Energy storage can save £8bn in the UK

Energy storage and decentralised energy presents a massive opportunity for the infrastructure sector and the nation, says Frank Gordon.

The National Infrastructure Commission has identified energy storage as an area offering £8bn in savings to UK Plc. Energy storage consists of a range of technologies used to intelligently store and discharge energy to the UK grid, homes and factories, such as batteries, liquid and compressed air, and pumped hydro storage. This balances and smooths out energy flow when demand and supply don’t match, such as during winter evenings, as well as provides a range of technical services to the network allowing for operating in peak condition. 

Furthermore, when you combine storage with a distributed energy system, which means generating energy is closer to where it’s used, you increase energy security, improve efficiencies by removing losses from transporting it to where it’s used and lower the carbon footprint of the energy network. One example is a ‘microgrid’ where energy generation, for example solar panels, is combined with smart infrastructure such as smart meters and intelligent software, to charge a battery and then use this to power up electric vehicles all on a separate grid system. 

The huge savings being talked about refer to needing less back-up energy generation (the likes of gas plants) and fewer overhead wires sending power around the country. 

The cost of energy storage is falling considerably year on year for many forms. Lithium-ion, which is the leading chemistry for most batteries and exactly the same as found in smart phones and laptops, has come down in cost by more than 10% per year in the past five years. New battery chemistries and other forms of energy storage are emerging on a regular basis, for example lithium titanate and copper/zinc batteries. 

Applications include in people’s homes and offices - often linked to on-site solar panels - to factories and offices, up to large ‘grid-scale’ sized, standalone projects. Of course, large scale deployment will not happen overnight; what we need is for the regulations to match the opportunity. To their credit, BEIS and Ofgem have launched a call for evidence on what needs to change and there has been public support from ministers. 

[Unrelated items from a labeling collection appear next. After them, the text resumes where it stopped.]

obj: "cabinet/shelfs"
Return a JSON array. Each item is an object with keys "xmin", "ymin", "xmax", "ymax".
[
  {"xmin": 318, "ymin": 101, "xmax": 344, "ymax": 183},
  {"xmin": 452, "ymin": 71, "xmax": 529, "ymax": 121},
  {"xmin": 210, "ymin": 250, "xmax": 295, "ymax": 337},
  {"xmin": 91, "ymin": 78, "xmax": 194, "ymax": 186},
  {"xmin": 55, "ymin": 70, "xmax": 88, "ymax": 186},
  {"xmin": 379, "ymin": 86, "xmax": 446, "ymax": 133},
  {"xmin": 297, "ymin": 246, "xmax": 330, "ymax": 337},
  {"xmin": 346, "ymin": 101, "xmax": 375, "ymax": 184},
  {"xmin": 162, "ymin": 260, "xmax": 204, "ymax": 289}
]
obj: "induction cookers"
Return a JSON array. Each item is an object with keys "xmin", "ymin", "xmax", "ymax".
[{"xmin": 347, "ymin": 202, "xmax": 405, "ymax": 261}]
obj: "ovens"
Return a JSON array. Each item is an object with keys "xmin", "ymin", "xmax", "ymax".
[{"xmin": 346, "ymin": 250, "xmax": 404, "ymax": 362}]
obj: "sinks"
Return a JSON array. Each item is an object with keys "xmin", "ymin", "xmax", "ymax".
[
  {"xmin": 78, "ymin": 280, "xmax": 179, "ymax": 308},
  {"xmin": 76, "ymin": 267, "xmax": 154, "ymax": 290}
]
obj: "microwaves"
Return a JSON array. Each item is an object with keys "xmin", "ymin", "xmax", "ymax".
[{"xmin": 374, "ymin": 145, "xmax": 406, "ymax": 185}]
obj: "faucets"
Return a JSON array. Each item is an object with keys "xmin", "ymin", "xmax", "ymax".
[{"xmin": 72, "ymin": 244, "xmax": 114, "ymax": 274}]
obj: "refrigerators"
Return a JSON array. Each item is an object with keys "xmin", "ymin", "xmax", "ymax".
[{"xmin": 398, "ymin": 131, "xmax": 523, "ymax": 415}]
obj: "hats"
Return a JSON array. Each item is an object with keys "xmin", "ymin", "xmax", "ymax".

What the industry needs now is a roadmap to deliver the regulatory regime required and for the necessary changes to take place with a sense of urgency. The urgency will unlock a valuable and important market for all energy users and deliver savings for bill payers. Just as importantly, it provides job and investment opportunities and future export potential if we can develop the market faster than other countries and then sell our expertise. 

This may seem far-fetched, but the UK has very strong positions in energy storage installation, design, services and some manufacturing. So as well as an infrastructure priority, energy storage and decentralised energy must also be seen as an industrial strategy opportunity. 

Frank Gordon is a senior policy analyst at the Renewable Energy Association.